In my line of work, it could be hard to remember that not everyone had dread of the holidays.
After all, who scheduled a counseling session to say they were having a great time and wanted lots more of the same?
When Bron was with me, I’d done better about compartmentalizing. Sure, my clients had a lot of trauma to deal with, but I didn’t. So I could listen to them and help them work their way through things, but when I got home, it was all happiness and love.
Now? The sadness just followed me to my lonely home.
But for the first time in two years, I was successfully shaking off the day and turning my attention to my own experience instead of just feeling swamped by the sadness, anger, and other negative emotions.
In a way, having been through something shattering, I felt like I could empathize better, but if I never stepped out of their pain, eventually I’d break.
It was the kind of thing they warned us about in the master’s program in counseling.
“Oh, look at the bear!” Gunnar picked up the most adorable small teddy wearing lederhosen and a little cap. “Isn’t he adorable. Do you make these?” he asked the vendor, an older man with a gentle demeanor and a friendly smile.
“Yes. I took it up after I retired. I’m still an amateur, though.”
“You are not.” Gunnar chatted with him for a few minutes before putting the bear down. “Can you direct me to a restroom?”
The vendor gave him directions and I said I’d wait here for him. Of course, while he was gone, I bought the bear. He wouldn’t be a Secret Santa gift because of course, there would be no secret about it, so I gifted myself the pleasure of presenting it to him when came back.

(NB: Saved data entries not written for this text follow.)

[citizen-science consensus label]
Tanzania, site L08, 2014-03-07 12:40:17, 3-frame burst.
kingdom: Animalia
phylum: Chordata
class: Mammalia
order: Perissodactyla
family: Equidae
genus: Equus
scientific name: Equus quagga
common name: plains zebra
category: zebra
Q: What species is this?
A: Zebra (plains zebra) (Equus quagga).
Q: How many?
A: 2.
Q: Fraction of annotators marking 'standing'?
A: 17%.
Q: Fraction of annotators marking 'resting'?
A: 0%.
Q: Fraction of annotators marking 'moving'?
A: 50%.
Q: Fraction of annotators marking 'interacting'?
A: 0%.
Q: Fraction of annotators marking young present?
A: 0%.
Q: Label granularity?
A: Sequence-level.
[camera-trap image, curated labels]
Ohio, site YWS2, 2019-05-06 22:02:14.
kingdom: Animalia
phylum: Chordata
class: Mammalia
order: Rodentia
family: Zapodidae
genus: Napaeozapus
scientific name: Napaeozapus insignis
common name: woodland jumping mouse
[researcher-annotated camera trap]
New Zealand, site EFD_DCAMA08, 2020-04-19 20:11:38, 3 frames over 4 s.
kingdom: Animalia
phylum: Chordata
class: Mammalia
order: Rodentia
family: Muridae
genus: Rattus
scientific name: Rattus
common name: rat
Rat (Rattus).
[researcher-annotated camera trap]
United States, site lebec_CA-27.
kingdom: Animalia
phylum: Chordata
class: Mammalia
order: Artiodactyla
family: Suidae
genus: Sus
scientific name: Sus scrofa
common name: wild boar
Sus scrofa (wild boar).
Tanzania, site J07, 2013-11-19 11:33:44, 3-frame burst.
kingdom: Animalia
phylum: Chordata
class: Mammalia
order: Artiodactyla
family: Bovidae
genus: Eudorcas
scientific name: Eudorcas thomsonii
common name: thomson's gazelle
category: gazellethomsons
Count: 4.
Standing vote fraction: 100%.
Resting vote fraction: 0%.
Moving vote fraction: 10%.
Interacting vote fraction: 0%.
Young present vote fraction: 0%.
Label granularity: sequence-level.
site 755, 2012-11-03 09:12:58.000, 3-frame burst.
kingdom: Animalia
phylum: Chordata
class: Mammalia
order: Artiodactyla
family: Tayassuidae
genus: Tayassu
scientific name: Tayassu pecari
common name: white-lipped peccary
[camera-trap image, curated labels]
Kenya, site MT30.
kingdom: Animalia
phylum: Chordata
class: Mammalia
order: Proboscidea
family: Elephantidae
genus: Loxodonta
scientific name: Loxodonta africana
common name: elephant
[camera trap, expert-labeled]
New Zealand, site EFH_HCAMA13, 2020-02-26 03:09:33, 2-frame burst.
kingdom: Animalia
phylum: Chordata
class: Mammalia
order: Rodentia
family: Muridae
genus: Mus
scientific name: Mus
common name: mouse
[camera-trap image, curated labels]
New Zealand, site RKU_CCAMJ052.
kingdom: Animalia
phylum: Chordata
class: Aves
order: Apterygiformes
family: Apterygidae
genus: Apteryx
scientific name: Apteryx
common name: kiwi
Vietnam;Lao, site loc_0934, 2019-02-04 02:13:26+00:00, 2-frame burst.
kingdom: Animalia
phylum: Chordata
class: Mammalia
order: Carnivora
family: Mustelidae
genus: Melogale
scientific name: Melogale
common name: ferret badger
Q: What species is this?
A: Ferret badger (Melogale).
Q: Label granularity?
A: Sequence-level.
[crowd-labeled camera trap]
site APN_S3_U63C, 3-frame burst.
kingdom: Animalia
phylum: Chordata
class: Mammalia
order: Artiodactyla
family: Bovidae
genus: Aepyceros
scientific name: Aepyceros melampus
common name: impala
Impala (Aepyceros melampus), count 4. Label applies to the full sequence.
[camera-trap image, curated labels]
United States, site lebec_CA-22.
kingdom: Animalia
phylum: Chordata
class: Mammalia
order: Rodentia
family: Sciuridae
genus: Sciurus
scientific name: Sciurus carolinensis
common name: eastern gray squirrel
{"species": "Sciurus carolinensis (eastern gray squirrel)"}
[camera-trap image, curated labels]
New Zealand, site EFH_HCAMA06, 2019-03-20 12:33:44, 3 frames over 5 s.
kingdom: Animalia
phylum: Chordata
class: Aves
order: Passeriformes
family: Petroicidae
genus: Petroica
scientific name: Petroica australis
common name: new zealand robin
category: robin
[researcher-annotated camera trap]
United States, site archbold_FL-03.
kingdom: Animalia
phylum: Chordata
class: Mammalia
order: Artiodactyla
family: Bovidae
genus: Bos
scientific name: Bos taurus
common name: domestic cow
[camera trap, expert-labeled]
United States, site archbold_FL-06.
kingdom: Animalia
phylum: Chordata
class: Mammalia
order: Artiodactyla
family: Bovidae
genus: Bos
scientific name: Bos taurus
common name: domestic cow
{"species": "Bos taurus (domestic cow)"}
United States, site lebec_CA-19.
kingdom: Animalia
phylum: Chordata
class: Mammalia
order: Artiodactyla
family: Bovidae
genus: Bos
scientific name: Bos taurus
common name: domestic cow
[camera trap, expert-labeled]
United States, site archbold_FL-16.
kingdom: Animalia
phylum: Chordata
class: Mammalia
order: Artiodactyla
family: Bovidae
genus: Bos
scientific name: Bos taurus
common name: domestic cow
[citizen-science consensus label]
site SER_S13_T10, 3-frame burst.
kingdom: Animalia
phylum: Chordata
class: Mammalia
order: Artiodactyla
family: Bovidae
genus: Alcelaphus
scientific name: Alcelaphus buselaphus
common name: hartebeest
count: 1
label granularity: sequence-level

“I wasn’t hinting,” he said, but his face showed how much he wanted it.
“Of course not, but I thought you should have a souvenir of our first date.”
He tucked the bear carefully in the inside pocket of his jacket and rose on tiptoe to give me a kiss on the cheek. “Thank you. I never will forget, but he’s perfect. I love him.”
And he hadn’t said there wouldn’t be a second date. In fact, when we got back to the parking garage and I walked him to his car, we made plans for cookie decorating. Date number two.